Sharma replaces Alan Holley, who was temporarily given the European role until recruitment consultants could find a suitable candidate.

The move is one of several recommendations put forward by a joint company and trade union steering group that was given the job of outlining a ‘diversity and equality assessment review’ last year.

Since then Ford has given most of its managers – and 1700 workers at Dagenham – new training on equal opportunities. The company is still working on the contents of a new staff guide on harassment, but in the meantime has sent a letter to all UK employees stressing the importance of good race relations.

It has also begun to set up ‘diversity councils’ in each of its 15 UK facilities. The councils, which will be made up of staff, managers and union representatives, will oversee audits of each plant with a view to producing ‘action plans for changes in workplace culture and practices’. These should begin within the next six months.

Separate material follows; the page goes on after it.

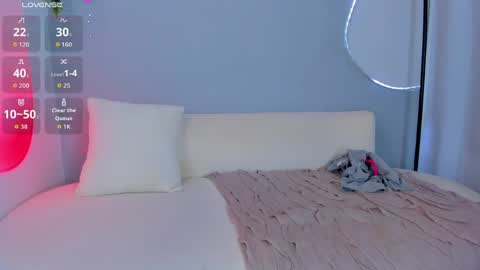 Sophie online show from April 30, 11:53 pm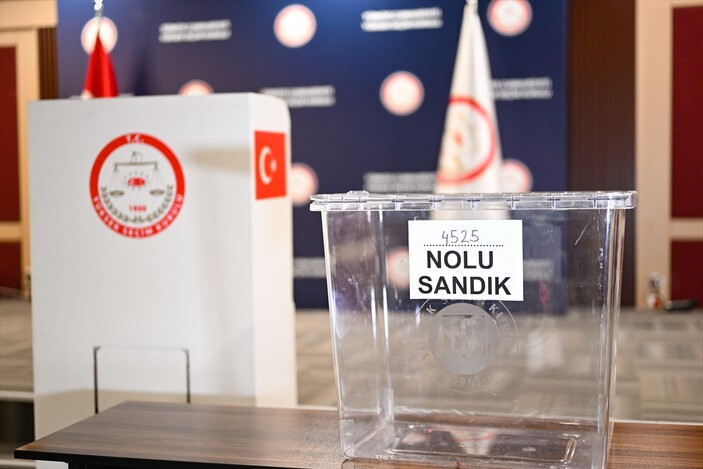 YSK temsili oy kullanma kabini kurdu! Görseli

Earlier this year Ford set up a harassment hotline to serve all its factories and offices in the UK (EP2000, 11). It has also been taking advice from the Commission for Racial Equality (CRE).

The CRE considers that a key practical means of making equality a ‘core’ business issue is to ‘incorporate equality measures into managers’ performance targets.’

An equal opportunities agreement with unions was signed in 1999 after allegations of persistent racist bullying at Ford’s Dagenham plant.